■ What is expected: Look at the entries below and reproduce them exactly.

---+---

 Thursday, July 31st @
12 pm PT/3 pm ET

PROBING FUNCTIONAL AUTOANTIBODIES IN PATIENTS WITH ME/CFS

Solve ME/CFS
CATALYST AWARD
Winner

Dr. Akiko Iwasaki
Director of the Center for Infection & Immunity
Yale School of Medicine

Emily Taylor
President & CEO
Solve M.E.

---+---

■ Solution for this exercise:
 Thursday, July 31st @
12 pm PT/3 pm ET

PROBING FUNCTIONAL AUTOANTIBODIES IN PATIENTS WITH ME/CFS

Solve ME/CFS
CATALYST AWARD
Winner

Dr. Akiko Iwasaki
Director of the Center for Infection & Immunity
Yale School of Medicine

Emily Taylor
President & CEO
Solve M.E.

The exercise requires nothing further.